Hey guys, I just want to give an update on how I am doing lately. Well.. I big change.. It actually has been gradual.. but here it is basically. I have started hiking. Started slow and little at first and now I am really into it. I have found that because I am hiking that it is making me feel better physically. I am now finding myself with much more motivation. I even have been working on my own car again.. which I have not done in years.. I am not 100% but I am finding myself have motivation that I have not had in years.. and it started out with just a small amount of hiking.
Waiting for motivation or forcing yourself to have motivation aren’t real. When you are so depressed that it hurts to breath and the only relief you can find is sleep or eating a bunch of junk and they are both temporary fixes there is no such thing as motivation. I find it impossible to get out of bed on most days until I have to be ready for work. I start getting ready late and then I am late. Which may very well cost me my job. Yet I can’t do it. Some workdays I can’t do it at all which is getting me in trouble with work. The supervisors and my coworkers just think it is laziness or procrastination because I don’t want to be at work. On my days off I rarely leave my room. I only eat if my adult sons bring me food and a lot of time I just eat a lot of junk food. I stay in bed and only get up to go to the restroom. I don’t bathe and I don’t brush my teeth or my hair. My home is a mess and I could care less. My dogs don’t get walked anymore. I find no pleasure in anything. I have no satisfaction in my life. It just feels worthless and pointless. I’m on meds they aren’t helping. I am going to therapy but so far nothing. I am just empty and defeated. I try but I can’t get things together and be the person I used to be. I can feel myself spiraling out of control. Motivation just doesn’t exist.
That’s exactly me. No one could have said it better
I feel it too. Nothing is worth it and I dont care about anything, so you know what? I don’t want to or care to do it. Especially things I have no desire to do in the first place. Done. I’m done. That’s it. Really. Done. I’m done.
wow. This is everything.
Gosh I can relate. One day I was full of life hoping to graduate college and also having hobbies to wanting to stay in bed all the time and everything feels meaningless.
Arthur, I hate that place.
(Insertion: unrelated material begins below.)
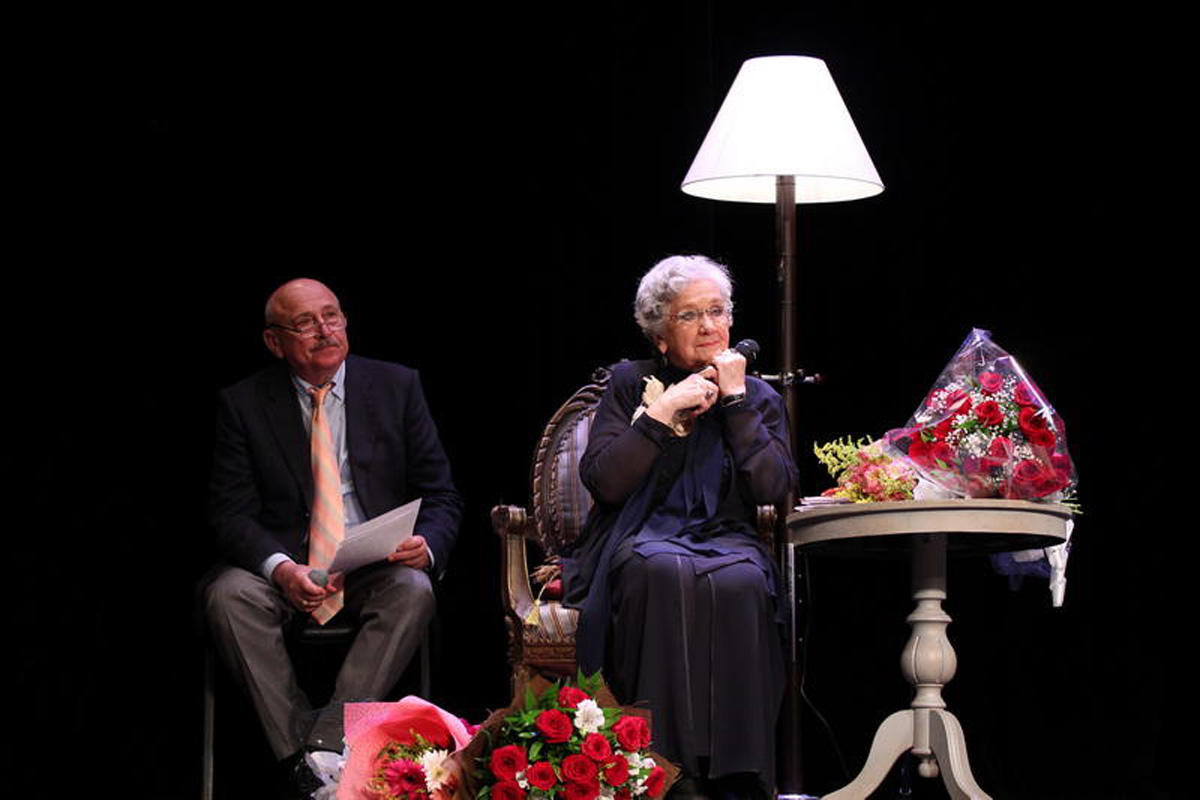 Блистательная Дина Тумаркина о родном театре в Баку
I was there forever. Not totally out of that place.. well…let’s say I can see it in my rear view mirror…… and it is closer than I like.
But, one thing that helped the most was getting out and hiking. At first, I had to make myself…. but the change in my emotions and mind made such a difference that I get out frequently.
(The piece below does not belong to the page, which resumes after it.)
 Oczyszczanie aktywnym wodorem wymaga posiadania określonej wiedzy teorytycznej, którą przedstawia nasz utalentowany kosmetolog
It somehow changed other areas of my life as well…. I attitudes, motivation, fulfullment, etc
Good luck to you…. we are pulling for you!
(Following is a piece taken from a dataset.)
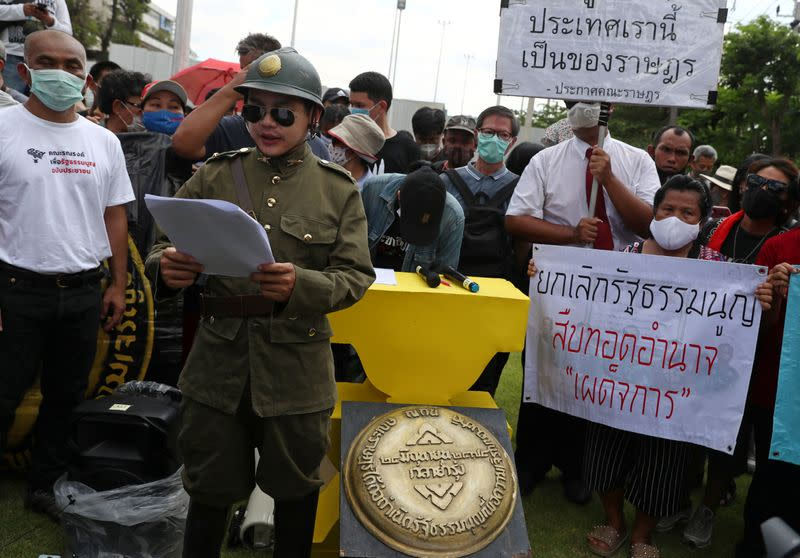 Demonstration to demand for change in the constitution on the 88th anniversary of a revolt that ended absolute monarchy in Bangkok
I certainly resonate with what you are experiencing. It sums up how hard it can be to get going… I am right there in that place right now.
I so hope you feeling better or in a better place.
First off all of you you here trying it’s better than not Tyring to find some answers is some hope. Means you have not completely give up! Well done!
So understand this feeling. Sleep escape I know so well, the happiest part of my day was night fall, symbolising end of day, end of having to push and a nothingness sleep time or relief.
Food for me was the one thing I controlled to make me feel even more horrid I would assume. I went for days not eating I could controlled my hunger. But really it is just another manifestation of “I don’t want to be here ”
I spent years in this place. Bathed 1x a week to wash my hair. Brushing my teeth was like climbing everest, so this did not happen much, and future looked horrid as everything I enjoyed i found no joy in. No laughter no love just flat emotionless pit of things don’t feel right, just hold on the 4 walls till this aweful feeling go’s away (aka feeling like giving in and exiting life)
It is hard to be pumped full of Meds sometime they not the right ones, they can make you feel aweful, it can take time to find the right mix for you. I know a few people Meds have helped them tremendously. For me it made it worse, 8 years later I have found some peace in homeopathic remedies.
Don’t let your pride and self judgemt or what others might think stop you from being booked into hospital and letting them find the right mix, if it is the right mix it can shave years off the process.
Medication also I don’t feel can be a complete answer. It’s Meds and a few other things, being aware,asking for help, bla bla u heard it all before, I know.
I think being aware things are not right. When u see they heading south reach out a hand for someone to just walk next to aka help pull u out the hole. I cut everyone off, I have no friends, my family can’t help but my partner tries. He does not get it right but I tell him to just push me. Push me to walk push me to work just treat me like a 5yr old when things are bad. Don’t ask me do you want to, the reality is I never will want to when my head is suppressing me to be useless in life. Just drag me to do something anything that I am able to. The reality is sitting here doing nothing just allows me to think more,build new reasons to not do something, feeding the demon YOUR WORTHLESS so just give up now.
What I find helps and it only twigged recently when I read on a bipolar form. Sleep deprivation just enough to get you out funk land and send you on a bit of a high.
For the people on the form it was direct sleep deprivation. Instead of sleeping 8 or more hours they steps 5 hours for 1 night some need 2 nights.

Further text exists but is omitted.